▸ Supplied records:
** Begin **
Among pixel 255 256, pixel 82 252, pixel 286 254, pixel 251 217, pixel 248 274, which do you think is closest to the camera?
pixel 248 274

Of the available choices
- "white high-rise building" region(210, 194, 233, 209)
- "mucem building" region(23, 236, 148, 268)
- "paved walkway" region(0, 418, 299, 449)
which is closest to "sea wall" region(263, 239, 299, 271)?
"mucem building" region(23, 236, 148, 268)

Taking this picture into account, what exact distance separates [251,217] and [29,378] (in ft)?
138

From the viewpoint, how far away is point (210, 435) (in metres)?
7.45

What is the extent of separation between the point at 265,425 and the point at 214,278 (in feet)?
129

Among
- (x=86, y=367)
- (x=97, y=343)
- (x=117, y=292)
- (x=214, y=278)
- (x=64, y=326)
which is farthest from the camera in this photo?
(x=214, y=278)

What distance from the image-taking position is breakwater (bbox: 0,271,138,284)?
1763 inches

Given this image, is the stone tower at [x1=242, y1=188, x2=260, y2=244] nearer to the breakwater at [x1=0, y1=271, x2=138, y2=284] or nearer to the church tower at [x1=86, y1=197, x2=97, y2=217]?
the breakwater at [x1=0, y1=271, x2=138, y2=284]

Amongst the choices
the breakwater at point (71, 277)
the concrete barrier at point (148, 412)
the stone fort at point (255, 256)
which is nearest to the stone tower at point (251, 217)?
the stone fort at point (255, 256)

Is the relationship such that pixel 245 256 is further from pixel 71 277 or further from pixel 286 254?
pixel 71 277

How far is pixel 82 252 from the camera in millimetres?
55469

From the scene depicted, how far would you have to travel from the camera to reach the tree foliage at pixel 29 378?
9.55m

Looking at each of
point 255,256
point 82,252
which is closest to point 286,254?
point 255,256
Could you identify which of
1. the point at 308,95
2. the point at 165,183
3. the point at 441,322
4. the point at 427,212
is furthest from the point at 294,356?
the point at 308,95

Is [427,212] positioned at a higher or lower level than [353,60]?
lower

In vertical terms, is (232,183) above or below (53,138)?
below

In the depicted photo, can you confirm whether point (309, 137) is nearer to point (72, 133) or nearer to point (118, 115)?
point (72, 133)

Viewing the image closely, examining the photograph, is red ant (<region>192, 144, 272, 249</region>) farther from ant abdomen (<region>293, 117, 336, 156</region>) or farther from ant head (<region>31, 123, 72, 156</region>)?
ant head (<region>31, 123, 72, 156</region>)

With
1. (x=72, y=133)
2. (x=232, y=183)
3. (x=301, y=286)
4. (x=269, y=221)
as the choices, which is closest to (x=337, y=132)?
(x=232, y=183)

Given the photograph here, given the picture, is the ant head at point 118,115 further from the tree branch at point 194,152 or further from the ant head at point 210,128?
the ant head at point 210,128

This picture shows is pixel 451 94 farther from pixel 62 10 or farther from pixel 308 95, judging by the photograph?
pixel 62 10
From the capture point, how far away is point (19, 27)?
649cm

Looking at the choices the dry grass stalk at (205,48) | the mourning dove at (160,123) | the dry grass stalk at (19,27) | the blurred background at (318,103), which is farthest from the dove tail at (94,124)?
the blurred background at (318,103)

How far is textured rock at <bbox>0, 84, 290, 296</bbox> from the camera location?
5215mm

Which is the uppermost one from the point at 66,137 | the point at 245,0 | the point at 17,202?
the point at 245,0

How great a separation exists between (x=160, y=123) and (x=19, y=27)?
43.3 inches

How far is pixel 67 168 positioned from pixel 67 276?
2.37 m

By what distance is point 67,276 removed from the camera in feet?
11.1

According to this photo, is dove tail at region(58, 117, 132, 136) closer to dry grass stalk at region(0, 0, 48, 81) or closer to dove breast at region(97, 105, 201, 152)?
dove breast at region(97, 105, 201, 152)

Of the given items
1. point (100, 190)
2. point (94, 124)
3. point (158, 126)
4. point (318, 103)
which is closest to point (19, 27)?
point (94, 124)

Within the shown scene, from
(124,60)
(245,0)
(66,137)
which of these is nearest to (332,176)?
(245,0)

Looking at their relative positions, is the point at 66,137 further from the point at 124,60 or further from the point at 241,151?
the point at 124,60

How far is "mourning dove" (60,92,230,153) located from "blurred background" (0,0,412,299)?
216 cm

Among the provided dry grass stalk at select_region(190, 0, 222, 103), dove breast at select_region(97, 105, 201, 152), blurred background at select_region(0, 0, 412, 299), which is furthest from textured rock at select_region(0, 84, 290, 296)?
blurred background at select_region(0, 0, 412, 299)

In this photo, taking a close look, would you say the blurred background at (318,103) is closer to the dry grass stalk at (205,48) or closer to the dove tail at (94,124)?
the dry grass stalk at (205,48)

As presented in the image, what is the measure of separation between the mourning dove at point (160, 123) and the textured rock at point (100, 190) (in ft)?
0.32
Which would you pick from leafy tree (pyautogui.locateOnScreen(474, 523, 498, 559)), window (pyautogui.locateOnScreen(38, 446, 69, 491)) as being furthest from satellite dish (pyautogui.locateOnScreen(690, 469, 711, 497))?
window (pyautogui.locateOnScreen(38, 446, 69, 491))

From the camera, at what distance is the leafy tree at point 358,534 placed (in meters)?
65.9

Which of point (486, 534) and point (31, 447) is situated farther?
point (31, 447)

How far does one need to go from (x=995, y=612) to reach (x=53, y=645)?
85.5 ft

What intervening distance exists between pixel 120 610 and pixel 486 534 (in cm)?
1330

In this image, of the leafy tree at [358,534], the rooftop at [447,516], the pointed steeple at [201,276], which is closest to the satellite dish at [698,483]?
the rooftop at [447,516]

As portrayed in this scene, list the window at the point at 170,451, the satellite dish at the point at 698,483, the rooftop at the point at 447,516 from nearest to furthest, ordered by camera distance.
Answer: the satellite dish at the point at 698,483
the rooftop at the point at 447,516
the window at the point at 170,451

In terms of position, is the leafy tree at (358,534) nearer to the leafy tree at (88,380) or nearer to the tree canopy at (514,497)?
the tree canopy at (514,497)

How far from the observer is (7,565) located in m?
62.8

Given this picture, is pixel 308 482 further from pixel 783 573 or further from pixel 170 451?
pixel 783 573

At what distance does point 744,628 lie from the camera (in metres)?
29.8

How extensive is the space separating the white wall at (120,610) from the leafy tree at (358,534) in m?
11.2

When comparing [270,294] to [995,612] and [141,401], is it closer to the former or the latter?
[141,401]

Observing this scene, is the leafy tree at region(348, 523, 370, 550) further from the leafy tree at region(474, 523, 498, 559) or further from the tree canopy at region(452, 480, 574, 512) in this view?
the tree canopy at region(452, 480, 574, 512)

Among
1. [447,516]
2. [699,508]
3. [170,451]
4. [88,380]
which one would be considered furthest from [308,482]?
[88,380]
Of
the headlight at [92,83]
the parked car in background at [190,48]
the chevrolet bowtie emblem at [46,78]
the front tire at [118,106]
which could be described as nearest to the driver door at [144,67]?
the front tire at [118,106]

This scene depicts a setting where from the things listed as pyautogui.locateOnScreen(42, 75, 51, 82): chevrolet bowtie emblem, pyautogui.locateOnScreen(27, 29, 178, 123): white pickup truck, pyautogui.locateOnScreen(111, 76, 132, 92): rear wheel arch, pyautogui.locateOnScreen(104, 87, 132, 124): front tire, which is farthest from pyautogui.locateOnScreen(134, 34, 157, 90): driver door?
** End **
▸ Task brief: Reproduce every entry shown above, precisely as it stands.

▸ Full answer:
Among pixel 255 256, pixel 82 252, pixel 286 254, pixel 251 217, pixel 248 274, which do you think is closest to the camera?
pixel 248 274

Of the available choices
- "white high-rise building" region(210, 194, 233, 209)
- "mucem building" region(23, 236, 148, 268)
- "paved walkway" region(0, 418, 299, 449)
which is closest to "sea wall" region(263, 239, 299, 271)?
"mucem building" region(23, 236, 148, 268)

Taking this picture into account, what exact distance separates [251,217] and [29,378] (in ft)?
138

From the viewpoint, how far away is point (210, 435) (in metres)?
7.45

What is the extent of separation between the point at 265,425 and the point at 214,278 (in feet)?
129

Among
- (x=86, y=367)
- (x=97, y=343)
- (x=117, y=292)
- (x=214, y=278)
- (x=64, y=326)
which is farthest from the camera in this photo?
(x=214, y=278)

What distance from the image-taking position is breakwater (bbox: 0,271,138,284)?
1763 inches

Given this image, is the stone tower at [x1=242, y1=188, x2=260, y2=244] nearer to the breakwater at [x1=0, y1=271, x2=138, y2=284] or nearer to the church tower at [x1=86, y1=197, x2=97, y2=217]?
the breakwater at [x1=0, y1=271, x2=138, y2=284]

Amongst the choices
the breakwater at point (71, 277)
the concrete barrier at point (148, 412)
the stone fort at point (255, 256)
which is nearest to the stone tower at point (251, 217)?
the stone fort at point (255, 256)

Is the relationship such that pixel 245 256 is further from pixel 71 277 or further from pixel 286 254?
pixel 71 277

How far is pixel 82 252 from the camera in millimetres?
55469

From the scene depicted, how far would you have to travel from the camera to reach the tree foliage at pixel 29 378?
9.55m

Looking at each of
point 255,256
point 82,252
which is closest to point 286,254?
point 255,256
Could you identify which of
1. the point at 308,95
2. the point at 165,183
3. the point at 441,322
4. the point at 427,212
is furthest from the point at 294,356?
the point at 308,95

Is [427,212] positioned at a higher or lower level than [353,60]?
lower

In vertical terms, is (232,183) above or below (53,138)?
below

In the depicted photo, can you confirm whether point (309, 137) is nearer to point (72, 133) or nearer to point (118, 115)?
point (72, 133)

Viewing the image closely, examining the photograph, is red ant (<region>192, 144, 272, 249</region>) farther from ant abdomen (<region>293, 117, 336, 156</region>) or farther from ant head (<region>31, 123, 72, 156</region>)?
ant head (<region>31, 123, 72, 156</region>)

With
1. (x=72, y=133)
2. (x=232, y=183)
3. (x=301, y=286)
4. (x=269, y=221)
as the choices, which is closest to (x=337, y=132)?
(x=232, y=183)

Given the photograph here, given the picture, is the ant head at point 118,115 further from the tree branch at point 194,152 or further from the ant head at point 210,128?
the ant head at point 210,128

This picture shows is pixel 451 94 farther from pixel 62 10 or farther from pixel 308 95, judging by the photograph?
pixel 62 10
From the capture point, how far away is point (19, 27)?
649cm

Looking at the choices the dry grass stalk at (205,48) | the mourning dove at (160,123) | the dry grass stalk at (19,27) | the blurred background at (318,103), which is farthest from the dove tail at (94,124)?
the blurred background at (318,103)

How far is textured rock at <bbox>0, 84, 290, 296</bbox> from the camera location?
5215mm

Which is the uppermost one from the point at 66,137 | the point at 245,0 | the point at 17,202?
the point at 245,0

How great a separation exists between (x=160, y=123) and (x=19, y=27)?
43.3 inches

How far is pixel 67 168 positioned from pixel 67 276?
2.37 m

By what distance is point 67,276 removed from the camera in feet?
11.1

According to this photo, is dove tail at region(58, 117, 132, 136) closer to dry grass stalk at region(0, 0, 48, 81) or closer to dove breast at region(97, 105, 201, 152)?
dove breast at region(97, 105, 201, 152)

Of the given items
1. point (100, 190)
2. point (94, 124)
3. point (158, 126)
4. point (318, 103)
which is closest to point (19, 27)?
point (94, 124)

Within the shown scene, from
(124,60)
(245,0)
(66,137)
which of these is nearest to (332,176)?
(245,0)

Looking at their relative positions, is the point at 66,137 further from the point at 124,60 or further from the point at 241,151?
the point at 124,60

How far is "mourning dove" (60,92,230,153) located from "blurred background" (0,0,412,299)?
216 cm

Among the provided dry grass stalk at select_region(190, 0, 222, 103), dove breast at select_region(97, 105, 201, 152), blurred background at select_region(0, 0, 412, 299), which is furthest from textured rock at select_region(0, 84, 290, 296)?
blurred background at select_region(0, 0, 412, 299)

In this photo, taking a close look, would you say the blurred background at (318,103) is closer to the dry grass stalk at (205,48) or closer to the dove tail at (94,124)?
the dry grass stalk at (205,48)

As presented in the image, what is the measure of separation between the mourning dove at point (160, 123) and the textured rock at point (100, 190) (in ft)?
0.32
Which would you pick from leafy tree (pyautogui.locateOnScreen(474, 523, 498, 559)), window (pyautogui.locateOnScreen(38, 446, 69, 491)) as being furthest from satellite dish (pyautogui.locateOnScreen(690, 469, 711, 497))?
window (pyautogui.locateOnScreen(38, 446, 69, 491))

From the camera, at what distance is the leafy tree at point 358,534 placed (in meters)?
65.9

Which of point (486, 534) and point (31, 447) is situated farther?
point (31, 447)

How far does one need to go from (x=995, y=612) to reach (x=53, y=645)?
85.5 ft

What intervening distance exists between pixel 120 610 and pixel 486 534 (in cm)?
1330

In this image, of the leafy tree at [358,534], the rooftop at [447,516], the pointed steeple at [201,276], which is closest to the satellite dish at [698,483]?
the rooftop at [447,516]

As portrayed in this scene, list the window at the point at 170,451, the satellite dish at the point at 698,483, the rooftop at the point at 447,516 from nearest to furthest, ordered by camera distance.
Answer: the satellite dish at the point at 698,483
the rooftop at the point at 447,516
the window at the point at 170,451

In terms of position, is the leafy tree at (358,534) nearer to the leafy tree at (88,380) or nearer to the tree canopy at (514,497)?
the tree canopy at (514,497)

How far from the observer is (7,565) located in m?
62.8

Given this picture, is pixel 308 482 further from pixel 783 573 or further from pixel 170 451?
pixel 783 573

At what distance does point 744,628 lie from the camera (in metres)?
29.8

How extensive is the space separating the white wall at (120,610) from the leafy tree at (358,534) in m?
11.2

When comparing [270,294] to [995,612] and [141,401], is it closer to the former or the latter?
[141,401]

Observing this scene, is the leafy tree at region(348, 523, 370, 550) further from the leafy tree at region(474, 523, 498, 559) or further from the tree canopy at region(452, 480, 574, 512) in this view?
the tree canopy at region(452, 480, 574, 512)

Among
1. [447,516]
2. [699,508]
3. [170,451]
4. [88,380]
which one would be considered furthest from [308,482]?
[88,380]
Of
the headlight at [92,83]
the parked car in background at [190,48]
the chevrolet bowtie emblem at [46,78]
the front tire at [118,106]
which could be described as nearest to the driver door at [144,67]?
the front tire at [118,106]

This scene depicts a setting where from the things listed as pyautogui.locateOnScreen(42, 75, 51, 82): chevrolet bowtie emblem, pyautogui.locateOnScreen(27, 29, 178, 123): white pickup truck, pyautogui.locateOnScreen(111, 76, 132, 92): rear wheel arch, pyautogui.locateOnScreen(104, 87, 132, 124): front tire, which is farthest from pyautogui.locateOnScreen(134, 34, 157, 90): driver door?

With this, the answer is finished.